Мемуары фрейлины императрицы. Царская семья, Сталин, Берия, Черчилль и другие в семейных дневниках трех поколений
Шрифт:
Потом она работала в научном отделе университета, ее называли «ось университета». Она ходила на работу пешком, чтобы сэкономленные на автобусном билете деньги раздавать нищим…
Спокойной жизнь в столице Грузии не была, пожалуй, никогда. После 1951 года, когда весь город был взбудоражен высылкой пятисот семей в Казахстан, относительное затишье продолжалось всего пять лет.
В марте 1956 года Тбилиси вновь всколыхнулся.
Причиной стал доклад Хрущева о культе личности Сталина. Доклад был прочитан 25 февраля 1956 года в Кремле, а уже в начале марта о нем знала вся Грузия.

■ РАЗДЕЛ ДАННЫХ:

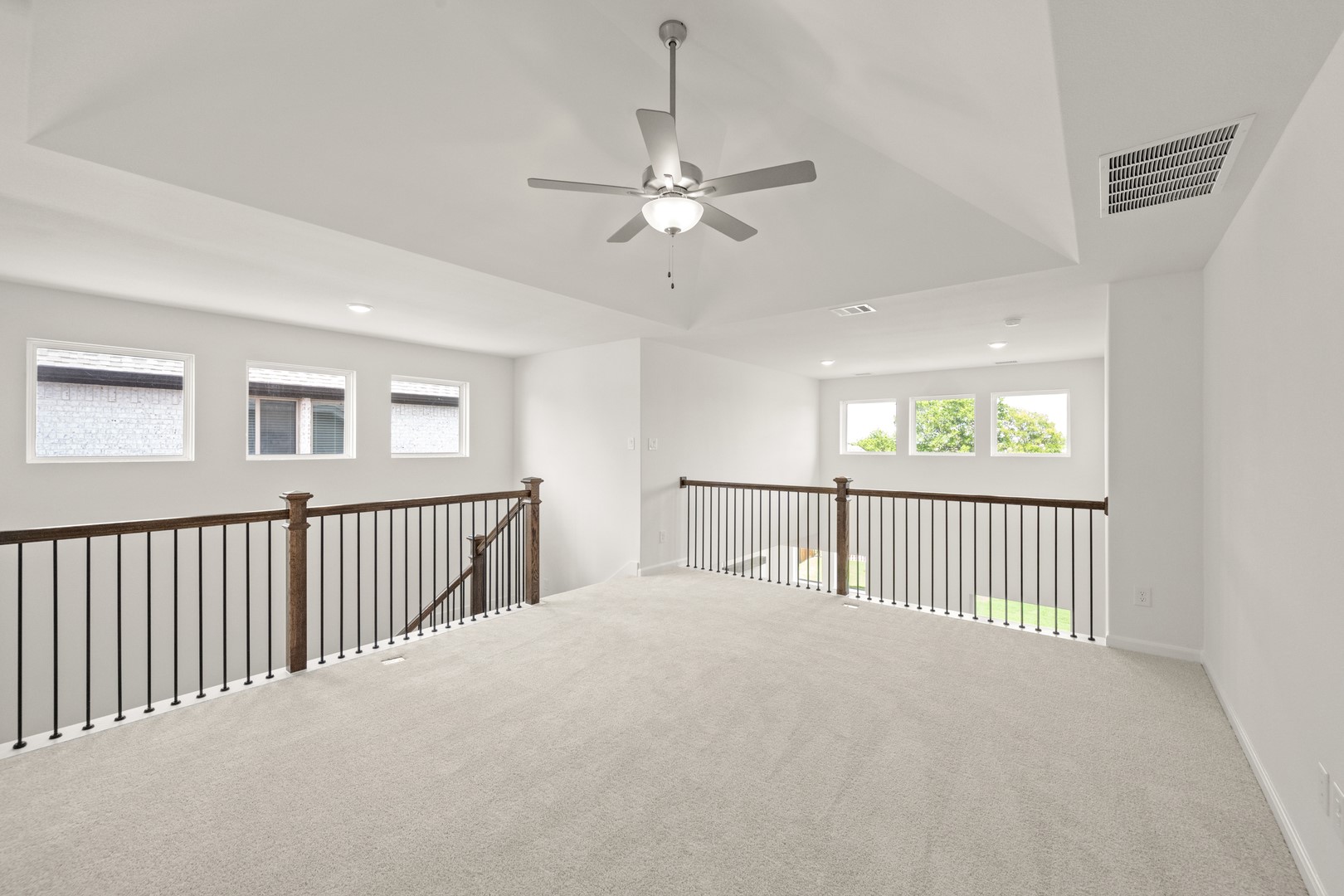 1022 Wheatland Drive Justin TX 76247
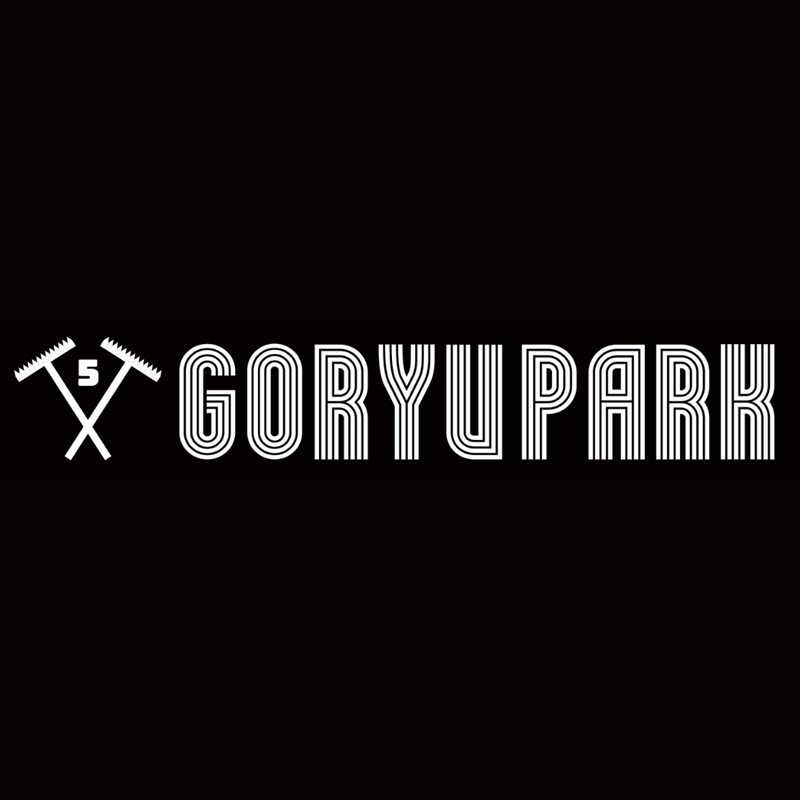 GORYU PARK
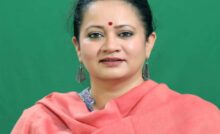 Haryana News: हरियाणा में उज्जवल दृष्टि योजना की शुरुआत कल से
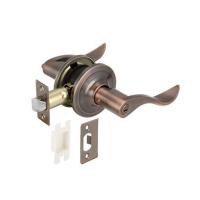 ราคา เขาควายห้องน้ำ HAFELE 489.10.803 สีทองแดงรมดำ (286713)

■ ЗАДАНИЕ: Напечатайте приведенный выше текст страницы целиком, не меняя в нем ни слова.

■ РЕШЕНИЕ:
Мемуары фрейлины императрицы. Царская семья, Сталин, Берия, Черчилль и другие в семейных дневниках трех поколений
Шрифт:
Потом она работала в научном отделе университета, ее называли «ось университета». Она ходила на работу пешком, чтобы сэкономленные на автобусном билете деньги раздавать нищим…
Спокойной жизнь в столице Грузии не была, пожалуй, никогда. После 1951 года, когда весь город был взбудоражен высылкой пятисот семей в Казахстан, относительное затишье продолжалось всего пять лет.
В марте 1956 года Тбилиси вновь всколыхнулся.
Причиной стал доклад Хрущева о культе личности Сталина. Доклад был прочитан 25 февраля 1956 года в Кремле, а уже в начале марта о нем знала вся Грузия.